• **Task prompt**: Please set out the data below as a numbered list, one line per item, with the blank lines left out.

• **Raw data**:
■ ■ ■ ■
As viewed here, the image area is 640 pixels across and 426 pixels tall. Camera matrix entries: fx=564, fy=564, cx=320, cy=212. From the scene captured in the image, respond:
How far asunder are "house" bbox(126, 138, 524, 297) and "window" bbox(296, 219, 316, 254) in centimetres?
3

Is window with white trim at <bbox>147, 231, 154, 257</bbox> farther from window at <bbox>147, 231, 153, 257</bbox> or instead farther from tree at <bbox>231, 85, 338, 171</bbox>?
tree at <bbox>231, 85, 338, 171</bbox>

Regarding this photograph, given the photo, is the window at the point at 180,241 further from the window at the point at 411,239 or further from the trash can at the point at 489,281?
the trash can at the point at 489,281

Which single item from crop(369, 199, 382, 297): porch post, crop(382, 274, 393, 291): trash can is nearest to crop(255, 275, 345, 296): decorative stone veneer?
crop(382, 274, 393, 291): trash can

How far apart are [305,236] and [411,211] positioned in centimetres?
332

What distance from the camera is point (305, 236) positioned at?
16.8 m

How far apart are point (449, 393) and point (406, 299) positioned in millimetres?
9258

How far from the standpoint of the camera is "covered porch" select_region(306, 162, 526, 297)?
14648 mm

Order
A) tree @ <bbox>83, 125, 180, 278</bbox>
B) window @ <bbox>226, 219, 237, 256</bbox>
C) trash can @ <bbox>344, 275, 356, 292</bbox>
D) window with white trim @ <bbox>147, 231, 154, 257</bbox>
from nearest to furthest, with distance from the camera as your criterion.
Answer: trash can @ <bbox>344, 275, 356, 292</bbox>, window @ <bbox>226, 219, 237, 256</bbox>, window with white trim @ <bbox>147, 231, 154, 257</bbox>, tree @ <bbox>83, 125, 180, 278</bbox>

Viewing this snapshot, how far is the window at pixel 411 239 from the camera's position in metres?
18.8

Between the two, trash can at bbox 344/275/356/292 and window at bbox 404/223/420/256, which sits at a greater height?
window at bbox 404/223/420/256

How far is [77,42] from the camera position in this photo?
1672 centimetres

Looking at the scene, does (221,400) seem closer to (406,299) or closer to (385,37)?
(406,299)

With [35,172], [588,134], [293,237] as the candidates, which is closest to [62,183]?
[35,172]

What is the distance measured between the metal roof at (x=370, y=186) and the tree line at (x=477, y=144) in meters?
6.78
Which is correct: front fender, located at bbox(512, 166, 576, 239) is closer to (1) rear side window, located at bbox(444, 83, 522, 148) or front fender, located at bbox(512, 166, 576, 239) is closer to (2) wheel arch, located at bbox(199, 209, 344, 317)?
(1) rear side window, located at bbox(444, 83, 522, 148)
■ ■ ■ ■
• **Result for this exercise**:
1. As viewed here, the image area is 640 pixels across and 426 pixels tall. Camera matrix entries: fx=564, fy=564, cx=320, cy=212. From the scene captured in the image, respond:
2. How far asunder are "house" bbox(126, 138, 524, 297) and "window" bbox(296, 219, 316, 254) in centimetres?
3. 3
4. Is window with white trim at <bbox>147, 231, 154, 257</bbox> farther from window at <bbox>147, 231, 153, 257</bbox> or instead farther from tree at <bbox>231, 85, 338, 171</bbox>?
5. tree at <bbox>231, 85, 338, 171</bbox>
6. Regarding this photograph, given the photo, is the window at the point at 180,241 further from the window at the point at 411,239 or further from the trash can at the point at 489,281?
7. the trash can at the point at 489,281
8. Which single item from crop(369, 199, 382, 297): porch post, crop(382, 274, 393, 291): trash can is nearest to crop(255, 275, 345, 296): decorative stone veneer?
9. crop(382, 274, 393, 291): trash can
10. How far apart are [305,236] and [411,211] positioned in centimetres?
11. 332
12. What distance from the camera is point (305, 236) positioned at?
13. 16.8 m
14. How far apart are point (449, 393) and point (406, 299) positioned in millimetres?
15. 9258
16. How far from the standpoint of the camera is "covered porch" select_region(306, 162, 526, 297)?
17. 14648 mm
18. Order
19. A) tree @ <bbox>83, 125, 180, 278</bbox>
20. B) window @ <bbox>226, 219, 237, 256</bbox>
21. C) trash can @ <bbox>344, 275, 356, 292</bbox>
22. D) window with white trim @ <bbox>147, 231, 154, 257</bbox>
23. from nearest to furthest, with distance from the camera as your criterion.
24. Answer: trash can @ <bbox>344, 275, 356, 292</bbox>, window @ <bbox>226, 219, 237, 256</bbox>, window with white trim @ <bbox>147, 231, 154, 257</bbox>, tree @ <bbox>83, 125, 180, 278</bbox>
25. Viewing this snapshot, how far is the window at pixel 411 239 from the camera's position in metres?
26. 18.8
27. Between the two, trash can at bbox 344/275/356/292 and window at bbox 404/223/420/256, which sits at a greater height?
28. window at bbox 404/223/420/256
29. How far is [77,42] from the camera position in this photo?
30. 1672 centimetres
31. Looking at the scene, does (221,400) seem closer to (406,299) or closer to (385,37)?
32. (406,299)
33. With [35,172], [588,134], [293,237] as the candidates, which is closest to [62,183]?
34. [35,172]
35. What is the distance measured between the metal roof at (x=370, y=186) and the tree line at (x=477, y=144) in meters?
36. 6.78
37. Which is correct: front fender, located at bbox(512, 166, 576, 239) is closer to (1) rear side window, located at bbox(444, 83, 522, 148) or front fender, located at bbox(512, 166, 576, 239) is closer to (2) wheel arch, located at bbox(199, 209, 344, 317)?
38. (1) rear side window, located at bbox(444, 83, 522, 148)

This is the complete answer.